Лев Львович вздохнул и стал насвистывать себе под нос. Таким способом он пытался оградить свой чуткий слух от этой бабьей трескотни по телефону. На кухне, по его глубочайшему убеждению, не должно было вообще быть никаких баб — ни поварих, ни посудомоек, ни официанток, тем более — хозяек ресторана. Он быстрым хищным движением резал абрикосы. Положил их в сотейник с бараниной и посыпал мясо и соус тростниковым сахаром. Затем открыл специальный герметичный шкафчик, где хранились специи. Для баранины «Танжер» нужна была смесь «бархат»: молотая гвоздика, корица и молотые высушенные бутоны роз.
— Аврора, я не понимаю, — донесся до него встревоженный голос Марии Захаровны Потехиной, — погоди, только не плачь ты, ради бога, объясни по порядку… Как?! Не может быть! После того как он уехал отсюда? Не может быть! Сразу после нашего ужина? Но он ведь… он и не пил ведь много… Правда, я не видела… А почему милиция? Телефон? Какой телефон? Ах, его мобильный! Ты сама ему позвонила? А ответили уже из милиции? Нет, все равно я ничего не понимаю…
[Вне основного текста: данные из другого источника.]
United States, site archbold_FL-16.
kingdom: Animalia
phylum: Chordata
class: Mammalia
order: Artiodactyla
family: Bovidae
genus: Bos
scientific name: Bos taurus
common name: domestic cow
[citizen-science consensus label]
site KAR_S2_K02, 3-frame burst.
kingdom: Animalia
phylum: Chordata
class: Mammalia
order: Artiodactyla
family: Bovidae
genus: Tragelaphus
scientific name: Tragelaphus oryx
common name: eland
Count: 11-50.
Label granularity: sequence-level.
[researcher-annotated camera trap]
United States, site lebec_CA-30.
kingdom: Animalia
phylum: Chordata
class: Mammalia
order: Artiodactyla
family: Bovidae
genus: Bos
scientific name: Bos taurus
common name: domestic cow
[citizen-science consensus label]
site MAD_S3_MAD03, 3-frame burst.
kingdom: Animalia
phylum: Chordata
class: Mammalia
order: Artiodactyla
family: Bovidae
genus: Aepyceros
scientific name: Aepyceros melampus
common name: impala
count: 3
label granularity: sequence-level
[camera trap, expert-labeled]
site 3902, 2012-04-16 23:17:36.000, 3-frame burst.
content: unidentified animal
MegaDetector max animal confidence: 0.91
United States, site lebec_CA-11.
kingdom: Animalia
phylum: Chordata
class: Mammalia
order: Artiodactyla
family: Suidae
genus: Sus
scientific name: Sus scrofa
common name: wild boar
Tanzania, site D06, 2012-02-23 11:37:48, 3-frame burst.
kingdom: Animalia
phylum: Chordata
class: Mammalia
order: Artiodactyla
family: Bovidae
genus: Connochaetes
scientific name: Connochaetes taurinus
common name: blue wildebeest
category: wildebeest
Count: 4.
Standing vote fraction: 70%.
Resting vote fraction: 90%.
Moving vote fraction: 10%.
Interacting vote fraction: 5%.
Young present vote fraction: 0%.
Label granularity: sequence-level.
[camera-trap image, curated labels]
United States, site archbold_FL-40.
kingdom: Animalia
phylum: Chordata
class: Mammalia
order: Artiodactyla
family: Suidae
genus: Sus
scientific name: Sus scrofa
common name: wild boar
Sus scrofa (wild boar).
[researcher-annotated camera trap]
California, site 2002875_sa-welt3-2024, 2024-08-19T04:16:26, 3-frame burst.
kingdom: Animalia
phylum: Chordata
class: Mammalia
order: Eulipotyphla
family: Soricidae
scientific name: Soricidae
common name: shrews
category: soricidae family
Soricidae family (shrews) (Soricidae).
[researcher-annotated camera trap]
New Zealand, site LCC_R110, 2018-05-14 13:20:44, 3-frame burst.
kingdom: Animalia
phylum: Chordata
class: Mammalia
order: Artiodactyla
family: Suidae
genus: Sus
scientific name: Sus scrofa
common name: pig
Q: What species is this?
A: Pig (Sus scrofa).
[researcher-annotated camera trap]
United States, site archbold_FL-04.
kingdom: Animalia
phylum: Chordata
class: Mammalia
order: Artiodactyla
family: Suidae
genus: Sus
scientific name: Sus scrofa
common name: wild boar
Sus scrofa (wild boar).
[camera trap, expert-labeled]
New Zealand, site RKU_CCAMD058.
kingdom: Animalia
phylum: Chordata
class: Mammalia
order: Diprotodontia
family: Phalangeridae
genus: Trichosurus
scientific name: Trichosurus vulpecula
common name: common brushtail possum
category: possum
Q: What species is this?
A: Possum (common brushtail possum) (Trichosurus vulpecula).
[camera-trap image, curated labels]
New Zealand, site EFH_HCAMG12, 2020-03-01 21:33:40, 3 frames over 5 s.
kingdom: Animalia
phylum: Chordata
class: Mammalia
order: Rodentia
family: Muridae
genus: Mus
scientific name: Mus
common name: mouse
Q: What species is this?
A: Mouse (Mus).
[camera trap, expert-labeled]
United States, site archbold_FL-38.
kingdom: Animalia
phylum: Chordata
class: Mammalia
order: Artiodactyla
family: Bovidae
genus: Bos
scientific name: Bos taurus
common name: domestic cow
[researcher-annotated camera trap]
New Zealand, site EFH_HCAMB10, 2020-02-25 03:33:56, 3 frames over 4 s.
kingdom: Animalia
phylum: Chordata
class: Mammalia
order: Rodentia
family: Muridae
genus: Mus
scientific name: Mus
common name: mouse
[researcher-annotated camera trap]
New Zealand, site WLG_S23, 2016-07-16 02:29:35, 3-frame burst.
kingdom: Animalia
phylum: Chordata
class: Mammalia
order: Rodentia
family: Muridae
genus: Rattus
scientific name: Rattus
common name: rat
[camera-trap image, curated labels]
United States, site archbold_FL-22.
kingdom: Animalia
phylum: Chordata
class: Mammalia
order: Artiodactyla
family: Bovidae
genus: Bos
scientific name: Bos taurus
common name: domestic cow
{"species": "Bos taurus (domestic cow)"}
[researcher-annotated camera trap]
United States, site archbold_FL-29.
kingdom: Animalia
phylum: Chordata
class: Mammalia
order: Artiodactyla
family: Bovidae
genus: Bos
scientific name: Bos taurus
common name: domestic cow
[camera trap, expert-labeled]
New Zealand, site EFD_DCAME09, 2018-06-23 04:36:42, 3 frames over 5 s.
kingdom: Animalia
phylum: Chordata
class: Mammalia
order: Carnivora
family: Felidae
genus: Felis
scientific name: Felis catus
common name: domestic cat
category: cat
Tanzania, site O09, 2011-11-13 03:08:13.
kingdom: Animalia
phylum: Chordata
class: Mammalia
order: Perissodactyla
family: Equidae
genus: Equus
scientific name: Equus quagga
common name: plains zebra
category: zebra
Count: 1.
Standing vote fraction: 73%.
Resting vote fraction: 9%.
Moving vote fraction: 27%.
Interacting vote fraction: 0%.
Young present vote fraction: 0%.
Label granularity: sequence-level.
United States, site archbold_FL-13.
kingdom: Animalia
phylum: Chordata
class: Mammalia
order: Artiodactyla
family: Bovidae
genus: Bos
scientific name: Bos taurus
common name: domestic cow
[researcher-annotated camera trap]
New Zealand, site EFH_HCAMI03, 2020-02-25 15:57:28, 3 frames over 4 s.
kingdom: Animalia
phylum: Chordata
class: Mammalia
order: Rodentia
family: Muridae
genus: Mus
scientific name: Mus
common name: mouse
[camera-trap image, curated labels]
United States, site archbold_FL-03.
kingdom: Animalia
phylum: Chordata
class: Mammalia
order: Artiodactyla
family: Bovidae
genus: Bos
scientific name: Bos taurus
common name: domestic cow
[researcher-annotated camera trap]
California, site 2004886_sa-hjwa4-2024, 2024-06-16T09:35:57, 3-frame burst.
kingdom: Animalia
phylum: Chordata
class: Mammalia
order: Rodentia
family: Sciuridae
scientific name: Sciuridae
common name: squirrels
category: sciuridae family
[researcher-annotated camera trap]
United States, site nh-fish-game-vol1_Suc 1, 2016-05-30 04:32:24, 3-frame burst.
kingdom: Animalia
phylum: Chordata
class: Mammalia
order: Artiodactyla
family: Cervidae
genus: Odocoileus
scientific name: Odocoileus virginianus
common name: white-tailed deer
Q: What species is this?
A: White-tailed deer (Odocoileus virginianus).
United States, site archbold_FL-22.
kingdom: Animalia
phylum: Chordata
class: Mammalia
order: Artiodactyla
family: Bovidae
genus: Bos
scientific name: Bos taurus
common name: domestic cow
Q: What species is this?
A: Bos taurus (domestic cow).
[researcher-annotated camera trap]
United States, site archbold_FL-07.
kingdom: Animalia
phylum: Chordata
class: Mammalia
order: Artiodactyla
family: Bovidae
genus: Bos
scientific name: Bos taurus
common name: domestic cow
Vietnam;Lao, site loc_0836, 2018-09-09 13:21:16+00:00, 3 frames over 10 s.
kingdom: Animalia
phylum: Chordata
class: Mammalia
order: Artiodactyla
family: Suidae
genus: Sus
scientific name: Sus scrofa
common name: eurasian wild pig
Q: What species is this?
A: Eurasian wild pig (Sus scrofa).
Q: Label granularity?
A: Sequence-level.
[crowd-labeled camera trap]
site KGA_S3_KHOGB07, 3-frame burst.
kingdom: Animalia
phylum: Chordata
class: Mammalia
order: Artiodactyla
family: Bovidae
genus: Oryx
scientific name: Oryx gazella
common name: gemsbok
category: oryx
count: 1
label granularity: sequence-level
Лев Львович невольно прислушался: чертовы бабы! Он добавил смесь «бархат» в соус, плотно закрыл сотейник крышкой и убавил огонь. Сейчас соус загустеет и…
— Не надо тебе туда ехать, — донеслось до него, — ни в коем случае, Аврора, слушай меня… детка, извини за прямоту, но тебе и своих проблем сейчас хватает… Ах, они тебя сами туда вызывают? Ну хорошо… Да, я понимаю, ситуация… Хорошо, что ты мне, детка, сразу позвонила. Конечно… О чем разговор? Я сейчас скажу Серафиму, он с тобой туда поедет. И Мохова разыщу. У него связи в газетах, это тоже сейчас не помешает… Нет, ну как же это он так, а?! Такой молодой… И тебя любил… Что я, не видела — он от тебя без ума был, детка… Но… Извини за прямоту, может, у вас произошло что-то? Але!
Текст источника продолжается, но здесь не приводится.